■ Source data
──────────
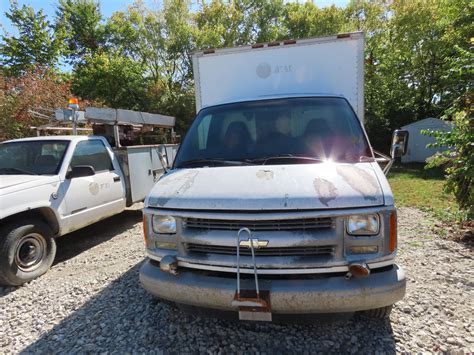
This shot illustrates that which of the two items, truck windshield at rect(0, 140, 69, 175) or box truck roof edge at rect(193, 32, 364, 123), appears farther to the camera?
truck windshield at rect(0, 140, 69, 175)

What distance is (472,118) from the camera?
5.07m

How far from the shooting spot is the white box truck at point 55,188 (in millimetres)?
4044

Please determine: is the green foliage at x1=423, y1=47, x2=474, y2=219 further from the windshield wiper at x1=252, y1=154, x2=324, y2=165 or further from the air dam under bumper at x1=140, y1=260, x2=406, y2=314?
the air dam under bumper at x1=140, y1=260, x2=406, y2=314

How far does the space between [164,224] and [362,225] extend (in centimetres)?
159

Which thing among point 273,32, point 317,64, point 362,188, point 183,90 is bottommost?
point 362,188

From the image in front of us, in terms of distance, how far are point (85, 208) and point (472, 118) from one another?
21.8ft

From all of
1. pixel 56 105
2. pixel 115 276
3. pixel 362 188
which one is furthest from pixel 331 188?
pixel 56 105

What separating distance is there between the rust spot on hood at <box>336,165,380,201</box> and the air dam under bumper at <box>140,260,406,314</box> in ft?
2.00

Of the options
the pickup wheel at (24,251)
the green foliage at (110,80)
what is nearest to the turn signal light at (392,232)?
the pickup wheel at (24,251)

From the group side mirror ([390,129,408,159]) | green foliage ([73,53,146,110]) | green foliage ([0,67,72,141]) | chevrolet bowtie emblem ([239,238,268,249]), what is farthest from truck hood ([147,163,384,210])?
green foliage ([73,53,146,110])

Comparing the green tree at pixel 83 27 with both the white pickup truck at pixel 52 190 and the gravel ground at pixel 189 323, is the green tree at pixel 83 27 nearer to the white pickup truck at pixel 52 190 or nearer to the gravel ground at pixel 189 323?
the white pickup truck at pixel 52 190

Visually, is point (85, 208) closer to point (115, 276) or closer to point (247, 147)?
point (115, 276)

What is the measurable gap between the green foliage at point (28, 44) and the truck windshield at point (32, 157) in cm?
1432

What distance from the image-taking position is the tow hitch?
219cm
──────────
■ Written instruction
Rewrite the rows from the line containing "What is the" through the end of the rows, swapping "tow hitch" for "trailer hitch" and leaving everything else unchanged.

■ Answer to the task
What is the measurable gap between the green foliage at point (28, 44) and the truck windshield at point (32, 157) in cm?
1432

What distance from the image-taking position is the trailer hitch?
219cm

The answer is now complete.